Eğer Hucr olayında herkes üzerine düşeni yapıp karşı çıksaydı, hiç kimse bu şekilde öldürülemezdi. Ama onlar sustular ve tepki göstermediler. Şüphesiz zillete yakalanacaklar.' Bu sözlerden sonra yalnızca bir cuma yaşayabildi ve cuma günü halkın huzuruna çıkıp şöyle dedi: 'Ey insanlar! Ben bu hayattan, yaşantıdan artık yorgun düştüm. Dua edeceğim ve herkes bu duaya amin desin! Sonra namaz kılıp ellerini göğe doğru açarak şöyle yakardı: Allah'ım! Eğer benim senin yanında hayırlı bir amelim var ise, acil olarak benim canımı al.' Dinleyenler hep bir ağızdan 'Amin' dediler. Camiden çıkıp giderken henüz gözlerden kaybolmamıştı ki cansız yere yıkıldı..."[275] İmam Hüseyin (a.s) Muaviye'ye yazdığı bir mektupta şunları söylüyor: "Hucr ve arkadaşlarını öldüren sen değil misin? Onlar namaz kılıp zulmü kötülemekten, bidati baş tacı yapanları Allah için azarlamaktan başka ne yaptılar? Onlar, bidati büyük bir günah sayıp Allah yolunda, kınayıcıların kınamsına hiçbir zaman aldırış etmezlerdi. Onca yemin ve sağlam ahitten sonra sırf zulüm ve düşmanlıktan dolayı onları öldüren sen değil misin? [Anlaşmanın beşinci maddesinin bölümlerine işarettir.]..."[276] Son olarak sıra tarihçilere geldi; neticede, Nasr b. Mezahim el-Minkarî ve Lut b. Yahya b. Sa'd el-Ezdî[277] gibi tarihçiler, Huc'run öldürülmesi faciası ile ilgili olarak birer kitap yazdılar.

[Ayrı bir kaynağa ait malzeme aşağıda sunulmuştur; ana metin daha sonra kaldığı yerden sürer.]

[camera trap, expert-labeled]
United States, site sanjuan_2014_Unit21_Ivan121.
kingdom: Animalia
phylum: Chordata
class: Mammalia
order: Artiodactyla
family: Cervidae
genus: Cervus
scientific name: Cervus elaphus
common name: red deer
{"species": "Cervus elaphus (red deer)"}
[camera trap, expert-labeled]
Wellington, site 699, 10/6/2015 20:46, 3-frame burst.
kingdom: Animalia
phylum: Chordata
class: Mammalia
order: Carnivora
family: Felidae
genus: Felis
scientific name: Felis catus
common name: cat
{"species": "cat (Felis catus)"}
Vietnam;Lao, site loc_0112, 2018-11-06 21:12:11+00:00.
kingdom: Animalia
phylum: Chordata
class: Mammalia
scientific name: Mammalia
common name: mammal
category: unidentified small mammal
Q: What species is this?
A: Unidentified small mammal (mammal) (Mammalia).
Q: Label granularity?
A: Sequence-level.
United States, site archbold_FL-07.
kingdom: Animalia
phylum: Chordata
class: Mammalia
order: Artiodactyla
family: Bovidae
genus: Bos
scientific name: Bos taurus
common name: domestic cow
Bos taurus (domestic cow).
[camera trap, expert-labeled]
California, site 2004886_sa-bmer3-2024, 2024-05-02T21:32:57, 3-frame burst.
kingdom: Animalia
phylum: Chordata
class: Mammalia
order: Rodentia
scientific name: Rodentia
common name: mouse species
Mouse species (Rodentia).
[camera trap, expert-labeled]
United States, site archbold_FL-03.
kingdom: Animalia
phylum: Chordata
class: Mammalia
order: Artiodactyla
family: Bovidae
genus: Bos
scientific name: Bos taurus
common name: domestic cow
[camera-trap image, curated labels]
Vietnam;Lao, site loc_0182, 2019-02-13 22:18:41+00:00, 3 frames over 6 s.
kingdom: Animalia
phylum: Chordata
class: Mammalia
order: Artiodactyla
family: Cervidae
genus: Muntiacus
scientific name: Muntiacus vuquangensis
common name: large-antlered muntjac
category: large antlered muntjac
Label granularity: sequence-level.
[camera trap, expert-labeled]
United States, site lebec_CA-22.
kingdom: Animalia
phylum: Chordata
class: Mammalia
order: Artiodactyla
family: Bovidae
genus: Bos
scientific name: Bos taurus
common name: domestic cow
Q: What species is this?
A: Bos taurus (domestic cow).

Hişam b. Muhammed Saib ise, Hucr'un öldürülmesi hakkında bir kitap, Rüşeyd, Meysem ve Cüveyriye b. Müshir'in öldürülmesi olayları ile ilgili de bir kitap yazdı.[278] Hucr ve Dostları Hakkında Rivayet Edilen Hadisler İbn-i Asakir şöyle yazmaktadır: "Aişe Muaviye'yi Hucr'u öldürdüğü için ayıplayıp kınadıktan sonra şöyle dedi: Allah Resulü'nden (s.a.a) şöyle duydum: Azra'da (Hucr ve dostlarının şahadet yeri) öyle insanlar öldürülecek ki, bunların öldürülmelerinden dolayı Allah ve gökyüzü ehli gazaplanacaktır." Bu hadis başka bir yoldan da Aişe'den nakledilmiştir... Beyhakî, ed-Delâil adlı kitapta, Yakub b. Süfyan kendi tarihinde Abdullah b. Zerir el-Ğafikî'nin şöyle dediğini rivayet etmektedir: Ali b. Ebu Talib'in (a.s) şöyle dediğini duydum: "Ey Irak halkı! Sizlerden yedi kişi Azra denilen yerde öldürülecekler, onlar Uhdud Ashabı'na benzerler." Hucr'un Şehit Arkadaşları Daha önceden de bildiğimiz gibi Hucr'un dostları Allah erlerinden en iyileri ve parmakla gösterilen din adamlarından idiler. İmam Hüseyin'in (a.s) de buyurduğu gibi: "Abid, birer namaz ehli, zulmü kötüleyen kimselerdiler. Bidati büyük bir günah sayıp Allah yolunda kınayıcıların kınamasına hiçbir zaman aldırış etmezlerdi..." Aynı şekilde Müslümanların saygıdeğer şahsiyetlerinin, Hucr'den söz ettiklerinde onların adını nasıl andıklarını gördük. Eğer Emevîler çeşitli oyunlarla bu şahısların isimlerini insanların zihinlerinden silmek isteselerdi, hiçbir zaman böyle bir şeyi başaramazlardı. Zira bu şahısların hepsi inanç ve düşünce şehitleri, gasp edilmiş hakikatlerin kurbanlarıydı. Bu da onların tarih boyunca isimlerinin hatırlanması için yeterliydi. Muaviye bu büyük şahsiyetleri ve aziz insanları  öldürdükten sonra "makbul!" bir hac ziyaretinde bulunurken İmam Hüseyin (a.s) ile karşılaştı, kibirli bir edayla şöyle dedi: – Senin babanın dostları olan Hucr ve arkadaşlarına neler yaptığımızı duydun mu? – Ne yaptın? diye sordu İmam. – Onları öldürüp kefenledik. Sonra da Cenaze namazlarını kılıp mezarlara gömdük!!dedi. İmam Hüseyin (a.s) tebessüm edip: – Onlar seni yendiler, dedi.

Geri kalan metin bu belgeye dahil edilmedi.